I agree with that too. This is no mere highway. It’s a costly, unwise, unsafe boondoggle.
Much of the roadway is atop near-continuous bridges shaded by the steep cliffs that freeze up long before ground-based roadway freezes. The problem is compounded by the moisture of the river which is always alongside or even right under the road. As drivers fight to hang onto the slippery road, the freezing highway twists and winds.
The most unsafe thing is that stuff is always falling onto the road from those cliffs. Stuff perched on cliffs does that. A bowling ball-size rock freefalling a few hundred feet has the kinetic energy of a cannonball. It knocks a car off the road, or goes right through it at dismembering, bisecting, decapitating velocities. Boulders are even worse.
Mud slides are more frequent than boulders. They often close the road for hours or days while heavy equipment cleans up debris that can be a dozen feet thick.
That’s the current situation. Mudslides caused by recent heavy rains have blocked hundreds of yards of roadway at multiple points. The highway has been closed yet again, for two weeks and counting, and they say it’ll stay that way “indefinitely.” Fortunately, no one was killed this time, but traffic is being re-routed far to the north for a 4-hour delay.
Weather extremes are not exactly unusual in the heart of the Rocky Mountains. This has happened before and it will happen again. More people will be killed. Running a 4-lane interstate highway through a rugged and spectacular mountain canyon was a bad choice. Mother Nature has a way of exacting her revenge.
Especially when they had another choice. Instead of tackling the canyon, they could have gone up and over. South of the canyon is Cottonwood Pass, a relatively low elevation pass connecting I-70 with Highway 82 a few miles from Glenwood Springs. (This is not to be confused with a different and much higher pass also called Cottonwood, near Buena Vista.) The terrain is not exactly like western Kansas, but it’s far more moderate than Glenwood Canyon.
They did something similar to the east as I-70 enters the mountains from Denver. The old wagon road went up Clear Creek Canyon. They wisely decided not to engineer an expensive and unsafe 4-lane (which is now a 6-lane) highway up the same route, but to instead go up and over the nearby hills.

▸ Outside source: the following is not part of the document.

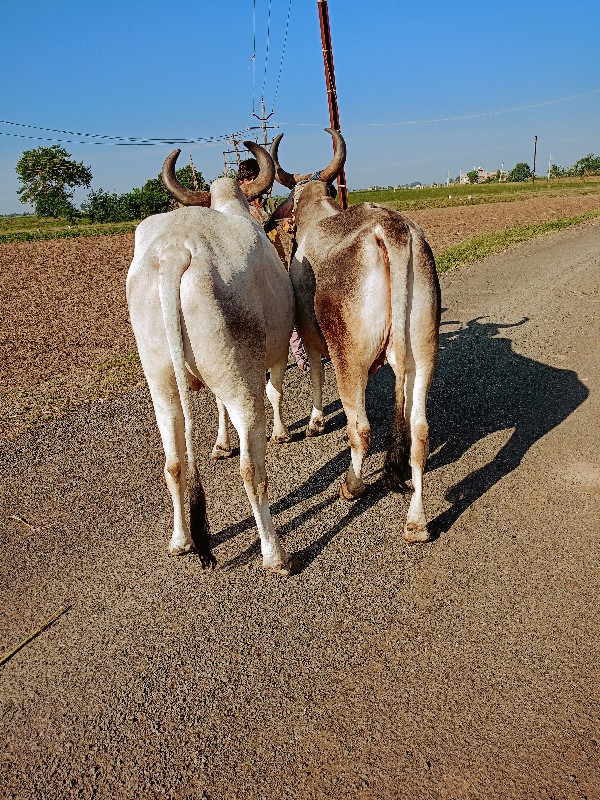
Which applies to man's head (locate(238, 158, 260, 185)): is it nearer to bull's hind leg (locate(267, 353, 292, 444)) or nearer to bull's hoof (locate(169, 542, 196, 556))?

Given that Glenwood Canyon is far more rugged than Clear Creek Canyon, it’s puzzling that they didn’t make the same up-and-over choice there. I suspect they wanted an engineering challenge. Maybe there was some public works cronyism or corruption.
They did get their engineering challenge. The rest of us got a big bill, a destroyed canyon, unreliable travel and life-threatening drives.
Perhaps there’s a lesson for today’s infrastructure legislation. Sometimes the most expensive alternative is also the most destructive and unsafe one. Sometimes common sense is better than marvelous engineering.